▶ **Set exercise**
Please repeat all of the material below word for word, leaving out the pictures.

— BEGIN —

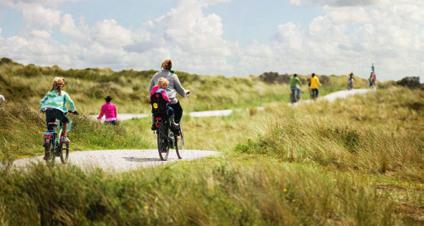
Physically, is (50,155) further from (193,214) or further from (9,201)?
(193,214)

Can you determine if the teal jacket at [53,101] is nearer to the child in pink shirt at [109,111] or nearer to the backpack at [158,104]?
the backpack at [158,104]

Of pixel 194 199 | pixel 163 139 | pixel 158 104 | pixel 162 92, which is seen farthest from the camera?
pixel 163 139

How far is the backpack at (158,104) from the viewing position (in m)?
10.4

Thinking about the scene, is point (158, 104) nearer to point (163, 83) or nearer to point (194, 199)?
point (163, 83)

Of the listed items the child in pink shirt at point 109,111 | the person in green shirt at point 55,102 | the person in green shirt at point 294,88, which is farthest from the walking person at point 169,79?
the person in green shirt at point 294,88

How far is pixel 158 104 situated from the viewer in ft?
34.4

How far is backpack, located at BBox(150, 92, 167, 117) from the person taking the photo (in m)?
10.4

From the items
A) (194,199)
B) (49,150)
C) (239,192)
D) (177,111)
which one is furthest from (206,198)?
(177,111)

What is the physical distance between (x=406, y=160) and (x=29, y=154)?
7.88 metres

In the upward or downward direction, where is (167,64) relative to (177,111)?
upward

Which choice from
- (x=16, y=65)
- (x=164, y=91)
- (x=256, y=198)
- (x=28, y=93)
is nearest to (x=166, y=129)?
(x=164, y=91)

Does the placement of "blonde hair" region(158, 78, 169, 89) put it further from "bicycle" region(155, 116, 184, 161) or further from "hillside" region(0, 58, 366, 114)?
"hillside" region(0, 58, 366, 114)

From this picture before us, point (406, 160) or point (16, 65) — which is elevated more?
point (16, 65)

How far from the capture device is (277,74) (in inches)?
3115
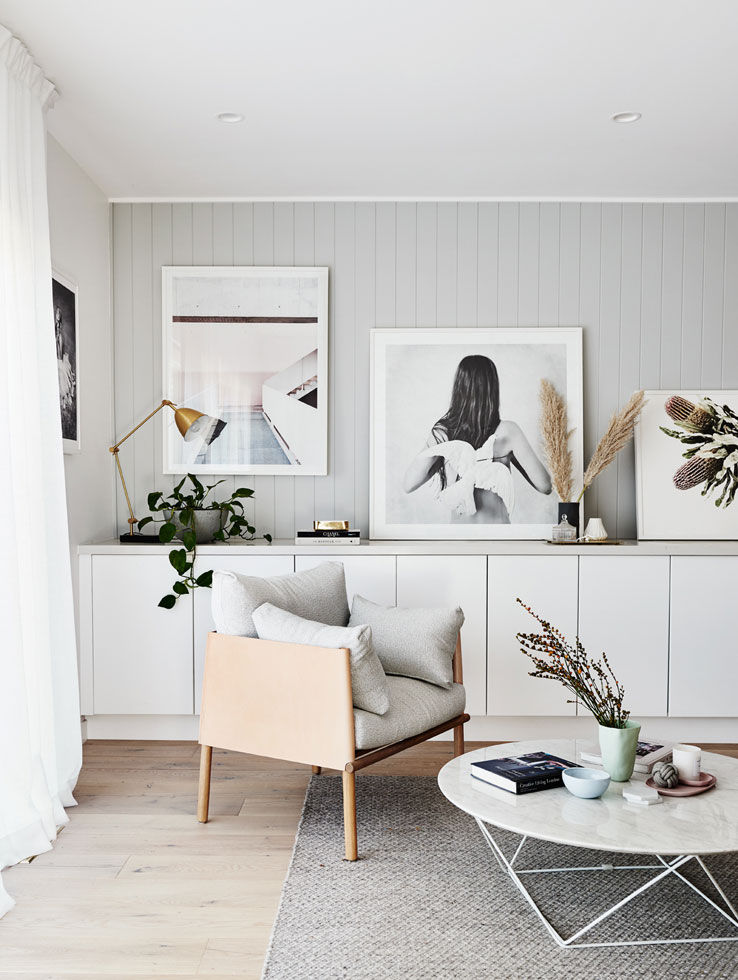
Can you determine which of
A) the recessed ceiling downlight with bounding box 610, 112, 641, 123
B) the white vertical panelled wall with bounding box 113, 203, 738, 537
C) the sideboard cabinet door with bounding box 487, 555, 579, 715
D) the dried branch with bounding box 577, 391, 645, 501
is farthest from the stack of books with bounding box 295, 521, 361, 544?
the recessed ceiling downlight with bounding box 610, 112, 641, 123

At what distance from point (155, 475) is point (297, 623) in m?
1.67

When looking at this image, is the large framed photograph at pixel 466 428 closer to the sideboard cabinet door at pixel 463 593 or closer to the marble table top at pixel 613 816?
the sideboard cabinet door at pixel 463 593

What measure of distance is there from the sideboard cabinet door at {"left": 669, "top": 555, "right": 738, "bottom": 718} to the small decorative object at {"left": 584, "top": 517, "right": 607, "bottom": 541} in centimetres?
32

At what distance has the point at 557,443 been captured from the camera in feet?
12.8

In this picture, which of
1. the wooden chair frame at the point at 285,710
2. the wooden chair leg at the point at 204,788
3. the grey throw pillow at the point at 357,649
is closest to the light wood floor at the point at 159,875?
the wooden chair leg at the point at 204,788

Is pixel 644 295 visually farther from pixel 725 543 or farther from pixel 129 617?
pixel 129 617

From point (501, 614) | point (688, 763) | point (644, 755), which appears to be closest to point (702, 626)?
point (501, 614)

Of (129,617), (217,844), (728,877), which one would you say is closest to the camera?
(728,877)

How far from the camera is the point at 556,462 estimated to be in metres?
3.91

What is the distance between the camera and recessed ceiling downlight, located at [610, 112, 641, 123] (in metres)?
3.10

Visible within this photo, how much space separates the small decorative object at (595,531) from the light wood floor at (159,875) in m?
1.17

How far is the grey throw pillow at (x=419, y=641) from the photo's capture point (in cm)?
296

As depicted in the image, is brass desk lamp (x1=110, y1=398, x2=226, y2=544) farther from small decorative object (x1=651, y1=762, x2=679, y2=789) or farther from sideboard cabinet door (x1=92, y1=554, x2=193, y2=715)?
small decorative object (x1=651, y1=762, x2=679, y2=789)

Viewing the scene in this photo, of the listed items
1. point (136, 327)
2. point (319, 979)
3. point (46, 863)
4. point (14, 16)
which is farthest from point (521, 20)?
point (46, 863)
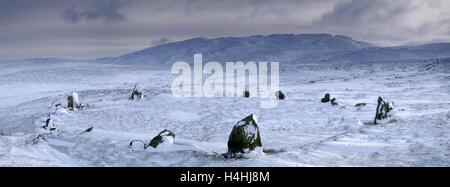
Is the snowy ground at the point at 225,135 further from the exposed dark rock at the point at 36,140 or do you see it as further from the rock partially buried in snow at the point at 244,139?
the rock partially buried in snow at the point at 244,139

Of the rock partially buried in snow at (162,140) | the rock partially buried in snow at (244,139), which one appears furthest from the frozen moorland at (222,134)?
the rock partially buried in snow at (244,139)

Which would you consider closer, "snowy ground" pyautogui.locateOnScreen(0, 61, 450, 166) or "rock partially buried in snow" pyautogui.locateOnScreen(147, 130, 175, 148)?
"snowy ground" pyautogui.locateOnScreen(0, 61, 450, 166)

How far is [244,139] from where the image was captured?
24.6 feet

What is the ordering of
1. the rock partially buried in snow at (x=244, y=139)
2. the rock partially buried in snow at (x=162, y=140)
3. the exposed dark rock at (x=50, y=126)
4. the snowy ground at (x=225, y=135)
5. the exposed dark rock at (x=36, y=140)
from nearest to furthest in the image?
the snowy ground at (x=225, y=135) < the rock partially buried in snow at (x=244, y=139) < the rock partially buried in snow at (x=162, y=140) < the exposed dark rock at (x=36, y=140) < the exposed dark rock at (x=50, y=126)

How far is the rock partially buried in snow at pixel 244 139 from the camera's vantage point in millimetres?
7480

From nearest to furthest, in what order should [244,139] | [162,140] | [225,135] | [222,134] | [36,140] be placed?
[244,139]
[162,140]
[36,140]
[225,135]
[222,134]

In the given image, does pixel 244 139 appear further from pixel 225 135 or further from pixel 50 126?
pixel 50 126

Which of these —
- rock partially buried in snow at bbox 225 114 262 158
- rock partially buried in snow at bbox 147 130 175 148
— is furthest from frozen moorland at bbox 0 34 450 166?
rock partially buried in snow at bbox 225 114 262 158

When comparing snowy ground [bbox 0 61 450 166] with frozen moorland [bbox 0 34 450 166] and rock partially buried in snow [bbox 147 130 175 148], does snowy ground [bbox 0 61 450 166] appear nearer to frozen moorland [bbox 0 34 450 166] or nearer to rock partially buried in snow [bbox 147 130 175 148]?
frozen moorland [bbox 0 34 450 166]

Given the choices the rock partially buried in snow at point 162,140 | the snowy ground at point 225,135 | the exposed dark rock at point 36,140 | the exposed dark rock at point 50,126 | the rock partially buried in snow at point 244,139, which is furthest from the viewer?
the exposed dark rock at point 50,126

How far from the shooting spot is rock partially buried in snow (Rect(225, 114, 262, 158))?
748 centimetres

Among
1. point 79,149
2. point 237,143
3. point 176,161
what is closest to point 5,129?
point 79,149

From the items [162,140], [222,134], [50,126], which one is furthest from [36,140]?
[222,134]

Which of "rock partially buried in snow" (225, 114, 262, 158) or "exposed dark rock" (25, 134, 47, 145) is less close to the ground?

— END —

▶ **Written solution**
Physically, is (50,155) further from (193,214) or further from (9,201)?
(193,214)

Can you determine if the teal jacket at [53,101] is nearer to the child in pink shirt at [109,111] or nearer to the backpack at [158,104]?
the backpack at [158,104]

Of pixel 194 199 | pixel 163 139 | pixel 158 104 | pixel 162 92, which is seen farthest from the camera?
pixel 163 139

How far is the backpack at (158,104) from the viewing position (in m)?
10.4

Thinking about the scene, is point (158, 104) nearer to point (163, 83) or nearer to point (194, 199)?
point (163, 83)

Of the listed items the child in pink shirt at point 109,111 | the person in green shirt at point 55,102 | the person in green shirt at point 294,88, which is farthest from the walking person at point 169,79?
the person in green shirt at point 294,88

How far is pixel 158 104 situated from the viewer in ft?
34.4

How far is backpack, located at BBox(150, 92, 167, 117) from the person taking the photo (in m)?
10.4

From the items
A) (194,199)
B) (49,150)
C) (239,192)
D) (177,111)
which one is furthest from (206,198)?
(177,111)

What is the physical distance between (x=406, y=160) and (x=29, y=154)?
7.88 metres

In the upward or downward direction, where is (167,64) relative to (177,111)?
upward

Which choice from
- (x=16, y=65)
- (x=164, y=91)
- (x=256, y=198)
- (x=28, y=93)
is nearest to (x=166, y=129)?
(x=164, y=91)

Does the placement of "blonde hair" region(158, 78, 169, 89) put it further from "bicycle" region(155, 116, 184, 161) or further from "hillside" region(0, 58, 366, 114)?
"hillside" region(0, 58, 366, 114)

From this picture before us, point (406, 160) or point (16, 65) — which is elevated more?
point (16, 65)

How far from the capture device is (277,74) (in inches)?
3115
Can you determine which of
A) the recessed ceiling downlight with bounding box 610, 112, 641, 123
B) the white vertical panelled wall with bounding box 113, 203, 738, 537
C) the sideboard cabinet door with bounding box 487, 555, 579, 715
D) the dried branch with bounding box 577, 391, 645, 501
is farthest from the stack of books with bounding box 295, 521, 361, 544?
the recessed ceiling downlight with bounding box 610, 112, 641, 123

At what distance from point (155, 475) is point (297, 623) in m?
1.67

When looking at this image, is the large framed photograph at pixel 466 428 closer to the sideboard cabinet door at pixel 463 593 or closer to the marble table top at pixel 613 816?
the sideboard cabinet door at pixel 463 593

What measure of distance is there from the sideboard cabinet door at {"left": 669, "top": 555, "right": 738, "bottom": 718} to the small decorative object at {"left": 584, "top": 517, "right": 607, "bottom": 541} in centimetres?
32

At what distance has the point at 557,443 been captured from the camera in feet?
12.8

In this picture, which of
1. the wooden chair frame at the point at 285,710
2. the wooden chair leg at the point at 204,788
3. the grey throw pillow at the point at 357,649
is closest to the light wood floor at the point at 159,875?
the wooden chair leg at the point at 204,788

Is pixel 644 295 visually farther from pixel 725 543 or farther from pixel 129 617?
pixel 129 617

From point (501, 614) | point (688, 763) | point (644, 755), which appears to be closest to point (702, 626)?
point (501, 614)

Of (129,617), (217,844), (728,877), which one would you say is closest to the camera?
(728,877)

How far from the camera is the point at 556,462 estimated to be in metres?
3.91

What is the distance between the camera and recessed ceiling downlight, located at [610, 112, 641, 123] (in metres)?
3.10

Visible within this photo, how much space separates the small decorative object at (595,531) from the light wood floor at (159,875) in m?
1.17

How far is the grey throw pillow at (x=419, y=641) from the photo's capture point (in cm)?
296

As depicted in the image, is brass desk lamp (x1=110, y1=398, x2=226, y2=544) farther from small decorative object (x1=651, y1=762, x2=679, y2=789) or farther from sideboard cabinet door (x1=92, y1=554, x2=193, y2=715)?
small decorative object (x1=651, y1=762, x2=679, y2=789)

Viewing the scene in this photo, of the listed items
1. point (136, 327)
2. point (319, 979)
3. point (46, 863)
4. point (14, 16)
which is farthest from point (521, 20)?
point (46, 863)
Is the snowy ground at the point at 225,135 further from the exposed dark rock at the point at 36,140 or do you see it as further from the rock partially buried in snow at the point at 244,139?
the rock partially buried in snow at the point at 244,139

Of the rock partially buried in snow at (162,140) | the rock partially buried in snow at (244,139), which one appears furthest from the frozen moorland at (222,134)?
the rock partially buried in snow at (244,139)

Which would you consider closer, "snowy ground" pyautogui.locateOnScreen(0, 61, 450, 166) or "rock partially buried in snow" pyautogui.locateOnScreen(147, 130, 175, 148)?
"snowy ground" pyautogui.locateOnScreen(0, 61, 450, 166)

How far is [244,139] from where the image was captured?
24.6 feet

What is the ordering of
1. the rock partially buried in snow at (x=244, y=139)
2. the rock partially buried in snow at (x=162, y=140)
3. the exposed dark rock at (x=50, y=126)
4. the snowy ground at (x=225, y=135)
5. the exposed dark rock at (x=36, y=140)
from nearest to furthest in the image?
the snowy ground at (x=225, y=135) < the rock partially buried in snow at (x=244, y=139) < the rock partially buried in snow at (x=162, y=140) < the exposed dark rock at (x=36, y=140) < the exposed dark rock at (x=50, y=126)

How far is the rock partially buried in snow at pixel 244 139 from the camera's vantage point in millimetres?
7480

From nearest to furthest, in what order should [244,139] | [162,140] | [225,135] | [222,134] | [36,140] be placed?
[244,139]
[162,140]
[36,140]
[225,135]
[222,134]

In the given image, does pixel 244 139 appear further from pixel 225 135 or further from pixel 50 126?
pixel 50 126

Which of these —
- rock partially buried in snow at bbox 225 114 262 158
- rock partially buried in snow at bbox 147 130 175 148
— is furthest from frozen moorland at bbox 0 34 450 166?
rock partially buried in snow at bbox 225 114 262 158

When comparing snowy ground [bbox 0 61 450 166] with frozen moorland [bbox 0 34 450 166] and rock partially buried in snow [bbox 147 130 175 148], does snowy ground [bbox 0 61 450 166] appear nearer to frozen moorland [bbox 0 34 450 166] or nearer to rock partially buried in snow [bbox 147 130 175 148]?
frozen moorland [bbox 0 34 450 166]

Given the choices the rock partially buried in snow at point 162,140 | the snowy ground at point 225,135 | the exposed dark rock at point 36,140 | the exposed dark rock at point 50,126 | the rock partially buried in snow at point 244,139, which is furthest from the viewer?
the exposed dark rock at point 50,126

How far from the shooting spot is rock partially buried in snow (Rect(225, 114, 262, 158))?
748 centimetres

Among
1. point 79,149
2. point 237,143
3. point 176,161
what is closest to point 5,129?
point 79,149

From the items [162,140], [222,134], [50,126], which one is furthest from [36,140]?
[222,134]

Which of "rock partially buried in snow" (225, 114, 262, 158) or "exposed dark rock" (25, 134, 47, 145) is less close to the ground?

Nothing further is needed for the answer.